— Мы скоро вернемся, — сказала мне Бренда. — Тебе придется посидеть с Джулией — Карлота выходная.
— Хорошо.
— Мы везем Рона в аэропорт.
— Хорошо.
— Джулия не хочет ехать. Говорит, Рон днем столкнул ее в бассейн. Мы тебя ждали, боялись опоздать к его самолету. Хорошо?
— Хорошо.
Мистер и миссис Патимкины с Роном отошли, а я бросил на Бренду почти что сердитый взгляд. Она взяла меня за руку.
— Я тебе нравлюсь? — сказала она.
— Ради тебя я счастлив побыть нянькой. Мне позволены пирог и молоко, сколько захочу?
— Не злись, мы быстро вернемся. — Она подождала и, видя, что я не перестал дуться, сама одарила меня сердитым взглядом, без всяких «почти что». — Я спросила, как я тебе нравлюсь в платье! — И побежала к «крайслеру» на высоких каблуках, ломко, как жеребенок.
Я вошел в дом и захлопнул за собой дверь с сеткой.
— И вторую закройте, — крикнул откуда-то детский голосок. — У нас кондиционер.
Я послушно закрыл вторую дверь.
— Нил? — спросила откуда-то Джулия.
— Да.
— Хотите поиграть в пять и два?
— Нет.
— Почему нет?
Я не ответил.
— Я в комнате с телевизором, — сообщила она.
— Хорошо.
Неожиданно она появилась из столовой.
— Хотите прочесть мое сочинение о книге?
— Не сейчас.
— А что вы хотите делать? — спросила она.
— Ничего, детка. Ты посмотри пока телевизор.
— Ладно, — с отвращением сказала она и затопала в телевизионную комнату.
Я постоял в передней, сгорая от желания потихоньку выскользнуть из дома, сесть в машину, вернуться в Ньюарк и, может быть, даже посидеть в переулке, преломить шоколадку с собой, родным. Я чувствовал себя как Карлота, нет — еще менее уютно. Наконец, я вышел из передней и стал ходить по комнатам первого этажа. Рядом с гостиной был кабинет, маленький, отделанный свилеватой сосной, с кожаными креслами по углам и выпусками аль манаха «Информейшн плиз» за все годы. На стене висели три цветные «фотокартины» — такого рода, когда, независимо от модели, полной сил или дряхлой, молодой или старой, у каждой румяные щечки, влажные губки, жемчужные зубки и волосы с металлическим отливом. Здесь моделями были Рон, Бренда и Джулия в возрасте четырнадцати, тринадцати и двух примерно лет. Бренда — с длинными каштановыми волосами, бриллиантом под переносицей и без очков; все это придавало ей вид царственной девицы, которой глаза только-только подернулись влагой от дыма[16]. Рон был круглее, и волосы со лба еще не начали отступать, но в мальчишеских его глазах уже мерцала любовь к сферическим предметам и разлинованным площадкам. Бедная маленькая Джулия утонула в овладевшей фото-живописцем платоновской идее детства, крошечное человеческое существо в ней затерялось под шматками розовой и белой краски.

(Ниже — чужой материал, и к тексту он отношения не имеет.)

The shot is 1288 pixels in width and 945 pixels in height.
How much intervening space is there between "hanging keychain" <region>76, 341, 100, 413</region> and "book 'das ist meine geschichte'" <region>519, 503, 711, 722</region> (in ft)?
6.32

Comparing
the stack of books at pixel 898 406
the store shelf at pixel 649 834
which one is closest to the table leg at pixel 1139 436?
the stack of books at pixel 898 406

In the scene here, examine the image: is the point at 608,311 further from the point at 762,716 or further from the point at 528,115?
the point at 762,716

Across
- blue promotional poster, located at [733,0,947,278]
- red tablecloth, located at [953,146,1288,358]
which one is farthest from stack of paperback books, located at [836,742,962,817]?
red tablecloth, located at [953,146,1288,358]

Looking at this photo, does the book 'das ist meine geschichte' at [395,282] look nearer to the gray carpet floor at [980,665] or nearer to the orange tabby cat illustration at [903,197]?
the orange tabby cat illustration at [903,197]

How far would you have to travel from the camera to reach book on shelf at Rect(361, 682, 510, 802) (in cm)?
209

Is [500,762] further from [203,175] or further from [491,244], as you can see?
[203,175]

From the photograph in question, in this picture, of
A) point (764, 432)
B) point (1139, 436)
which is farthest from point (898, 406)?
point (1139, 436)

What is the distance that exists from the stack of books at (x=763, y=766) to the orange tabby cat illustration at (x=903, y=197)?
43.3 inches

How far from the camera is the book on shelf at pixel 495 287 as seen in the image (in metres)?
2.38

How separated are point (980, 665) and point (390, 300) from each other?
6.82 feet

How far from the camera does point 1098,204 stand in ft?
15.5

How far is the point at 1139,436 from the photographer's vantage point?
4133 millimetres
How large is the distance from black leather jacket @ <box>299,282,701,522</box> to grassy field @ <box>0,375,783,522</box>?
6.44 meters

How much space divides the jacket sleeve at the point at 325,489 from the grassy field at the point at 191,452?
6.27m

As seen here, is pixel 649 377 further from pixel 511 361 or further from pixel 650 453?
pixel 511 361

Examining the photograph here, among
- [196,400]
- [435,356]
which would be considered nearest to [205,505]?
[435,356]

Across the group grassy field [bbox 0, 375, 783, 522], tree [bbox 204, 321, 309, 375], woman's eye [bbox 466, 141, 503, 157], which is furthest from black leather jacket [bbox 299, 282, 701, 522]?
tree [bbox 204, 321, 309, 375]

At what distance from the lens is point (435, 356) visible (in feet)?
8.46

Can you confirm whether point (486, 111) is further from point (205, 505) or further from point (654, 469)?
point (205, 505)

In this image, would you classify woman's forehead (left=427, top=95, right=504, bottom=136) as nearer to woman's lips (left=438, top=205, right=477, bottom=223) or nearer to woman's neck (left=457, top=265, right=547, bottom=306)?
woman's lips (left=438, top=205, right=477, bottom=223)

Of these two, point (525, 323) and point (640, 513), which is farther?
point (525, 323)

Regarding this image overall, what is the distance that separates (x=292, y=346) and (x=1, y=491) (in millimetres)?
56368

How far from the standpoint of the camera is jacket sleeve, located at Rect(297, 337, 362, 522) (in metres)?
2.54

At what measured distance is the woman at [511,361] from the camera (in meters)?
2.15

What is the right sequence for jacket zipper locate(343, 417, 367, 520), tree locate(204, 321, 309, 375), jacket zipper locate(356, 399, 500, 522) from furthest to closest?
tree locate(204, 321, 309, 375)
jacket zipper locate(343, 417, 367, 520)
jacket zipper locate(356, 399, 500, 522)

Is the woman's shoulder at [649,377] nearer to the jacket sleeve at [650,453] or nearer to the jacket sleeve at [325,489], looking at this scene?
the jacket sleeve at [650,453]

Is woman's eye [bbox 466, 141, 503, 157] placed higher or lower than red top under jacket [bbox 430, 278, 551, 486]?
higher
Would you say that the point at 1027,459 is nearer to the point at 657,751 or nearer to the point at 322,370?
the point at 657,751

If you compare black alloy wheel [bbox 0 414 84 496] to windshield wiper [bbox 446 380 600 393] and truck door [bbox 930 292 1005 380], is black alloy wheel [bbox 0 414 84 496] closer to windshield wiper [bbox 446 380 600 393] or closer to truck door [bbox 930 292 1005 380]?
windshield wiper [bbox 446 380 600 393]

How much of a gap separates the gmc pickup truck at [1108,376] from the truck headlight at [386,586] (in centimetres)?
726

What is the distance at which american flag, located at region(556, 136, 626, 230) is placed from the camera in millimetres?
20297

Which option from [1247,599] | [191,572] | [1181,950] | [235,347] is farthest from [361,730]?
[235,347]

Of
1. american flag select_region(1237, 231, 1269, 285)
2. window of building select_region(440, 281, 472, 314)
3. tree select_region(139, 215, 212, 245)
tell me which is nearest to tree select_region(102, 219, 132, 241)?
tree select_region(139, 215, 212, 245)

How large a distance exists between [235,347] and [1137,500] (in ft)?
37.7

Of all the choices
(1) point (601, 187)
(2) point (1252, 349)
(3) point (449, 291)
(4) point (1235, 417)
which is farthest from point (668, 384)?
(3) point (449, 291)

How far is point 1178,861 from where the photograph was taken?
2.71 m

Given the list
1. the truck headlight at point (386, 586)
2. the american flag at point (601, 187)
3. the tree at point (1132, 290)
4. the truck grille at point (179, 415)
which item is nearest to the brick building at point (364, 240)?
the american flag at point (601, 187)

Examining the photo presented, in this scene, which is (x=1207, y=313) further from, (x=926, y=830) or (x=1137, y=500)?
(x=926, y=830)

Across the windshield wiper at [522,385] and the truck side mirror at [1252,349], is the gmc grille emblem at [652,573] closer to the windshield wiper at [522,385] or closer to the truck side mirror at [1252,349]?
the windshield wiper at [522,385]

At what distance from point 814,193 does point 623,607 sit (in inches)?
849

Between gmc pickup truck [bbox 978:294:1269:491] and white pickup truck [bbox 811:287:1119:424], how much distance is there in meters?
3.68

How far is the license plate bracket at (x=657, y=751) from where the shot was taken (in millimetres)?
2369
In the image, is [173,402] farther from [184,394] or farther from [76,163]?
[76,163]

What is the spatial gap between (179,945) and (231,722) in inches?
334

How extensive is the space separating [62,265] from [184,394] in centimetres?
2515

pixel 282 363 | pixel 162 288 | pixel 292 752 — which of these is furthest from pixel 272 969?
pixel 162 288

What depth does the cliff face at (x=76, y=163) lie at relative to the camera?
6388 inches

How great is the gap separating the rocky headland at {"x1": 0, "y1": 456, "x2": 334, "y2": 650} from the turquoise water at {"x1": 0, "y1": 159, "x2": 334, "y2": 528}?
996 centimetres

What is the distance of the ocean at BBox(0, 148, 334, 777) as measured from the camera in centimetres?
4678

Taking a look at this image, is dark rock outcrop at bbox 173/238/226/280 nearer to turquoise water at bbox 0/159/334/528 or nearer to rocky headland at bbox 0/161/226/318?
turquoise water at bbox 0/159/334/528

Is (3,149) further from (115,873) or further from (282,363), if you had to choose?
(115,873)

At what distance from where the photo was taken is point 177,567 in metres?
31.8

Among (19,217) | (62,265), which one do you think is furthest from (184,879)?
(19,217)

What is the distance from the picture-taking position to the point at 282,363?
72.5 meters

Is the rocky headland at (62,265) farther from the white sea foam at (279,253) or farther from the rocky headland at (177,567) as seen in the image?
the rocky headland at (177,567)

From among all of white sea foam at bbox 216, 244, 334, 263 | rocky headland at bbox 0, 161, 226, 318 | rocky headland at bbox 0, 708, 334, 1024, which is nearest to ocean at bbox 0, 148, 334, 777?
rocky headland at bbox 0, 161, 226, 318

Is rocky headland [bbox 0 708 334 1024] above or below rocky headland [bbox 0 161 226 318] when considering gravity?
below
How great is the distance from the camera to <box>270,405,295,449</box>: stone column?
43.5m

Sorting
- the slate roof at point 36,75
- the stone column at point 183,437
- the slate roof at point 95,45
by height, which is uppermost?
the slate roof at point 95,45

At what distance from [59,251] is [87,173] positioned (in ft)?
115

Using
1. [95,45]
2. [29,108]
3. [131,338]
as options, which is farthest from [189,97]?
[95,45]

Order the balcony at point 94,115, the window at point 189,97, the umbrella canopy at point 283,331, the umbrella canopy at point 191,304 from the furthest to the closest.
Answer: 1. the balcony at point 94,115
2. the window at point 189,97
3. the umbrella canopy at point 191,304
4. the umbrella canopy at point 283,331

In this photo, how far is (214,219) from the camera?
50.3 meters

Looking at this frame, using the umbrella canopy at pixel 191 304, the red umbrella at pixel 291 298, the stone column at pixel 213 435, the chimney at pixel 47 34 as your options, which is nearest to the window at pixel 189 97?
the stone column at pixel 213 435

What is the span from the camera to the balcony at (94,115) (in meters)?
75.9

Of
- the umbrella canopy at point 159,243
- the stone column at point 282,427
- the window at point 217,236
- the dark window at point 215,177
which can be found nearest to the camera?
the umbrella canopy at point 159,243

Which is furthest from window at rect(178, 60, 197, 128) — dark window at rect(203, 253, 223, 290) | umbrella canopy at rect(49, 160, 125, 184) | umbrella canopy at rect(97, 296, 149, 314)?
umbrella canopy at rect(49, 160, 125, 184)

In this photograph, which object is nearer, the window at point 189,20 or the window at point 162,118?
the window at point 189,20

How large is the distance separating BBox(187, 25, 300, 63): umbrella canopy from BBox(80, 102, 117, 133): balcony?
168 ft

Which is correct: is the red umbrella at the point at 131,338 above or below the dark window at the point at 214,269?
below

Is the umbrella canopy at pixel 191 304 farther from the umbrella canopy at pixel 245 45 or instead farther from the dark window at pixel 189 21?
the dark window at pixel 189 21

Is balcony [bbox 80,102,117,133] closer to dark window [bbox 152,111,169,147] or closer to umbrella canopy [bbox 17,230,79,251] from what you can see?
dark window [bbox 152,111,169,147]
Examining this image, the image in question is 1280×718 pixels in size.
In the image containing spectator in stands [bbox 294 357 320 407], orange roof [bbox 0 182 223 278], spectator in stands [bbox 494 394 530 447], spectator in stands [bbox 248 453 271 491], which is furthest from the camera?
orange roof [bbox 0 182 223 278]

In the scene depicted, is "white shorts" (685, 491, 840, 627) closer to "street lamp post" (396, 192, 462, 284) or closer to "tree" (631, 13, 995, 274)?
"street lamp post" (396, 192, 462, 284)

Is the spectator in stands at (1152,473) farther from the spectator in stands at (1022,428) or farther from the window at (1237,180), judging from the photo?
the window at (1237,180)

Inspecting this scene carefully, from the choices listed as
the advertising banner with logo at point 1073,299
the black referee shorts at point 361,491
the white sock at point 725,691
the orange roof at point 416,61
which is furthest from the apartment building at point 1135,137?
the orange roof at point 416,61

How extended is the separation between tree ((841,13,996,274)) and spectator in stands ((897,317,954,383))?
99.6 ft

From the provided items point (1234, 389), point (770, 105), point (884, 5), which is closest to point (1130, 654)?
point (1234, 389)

Висели и другие портреты — снятые простой зеркалкой «Брауни», до того как вошла в моду фотоживопись. Маленькая фотография Бренды на лошади, Рона, одетого для бар-мицвы[17] — в ермолке и талесе, и две фотографии в общей рамке — красивой увядающей женщины, судя по глазам, вероятно, матери миссис Патимкин и ее самой в нимбе волос — женщина с радостью в глазах, а не медленно стареющая мать живой и красивой дочери.
Я прошел через арку в столовую и постоял, глядя на дерево спорттоваров. Из телевизионной комнаты, смежной со столовой, слышалась передача «Это ваша жизнь». Кухня, примыкавшая к столовой с другой стороны, была пуста; по случаю выходного Карлоты Патимкины, наверное, обедали в клубе. Спальня мистера и миссис Патимкин располагалась в центре дома, рядом со спальней Джулии, и мне захотелось посмотреть, на кровати каких размеров спят эти гиганты, — я представил себе, что она должна быть глубиной и шириной с плавательный бассейн, но из-за присутствия Джулии отложил экскурсию и вместо этого открыл в кухне дверь, которая вела в подвал.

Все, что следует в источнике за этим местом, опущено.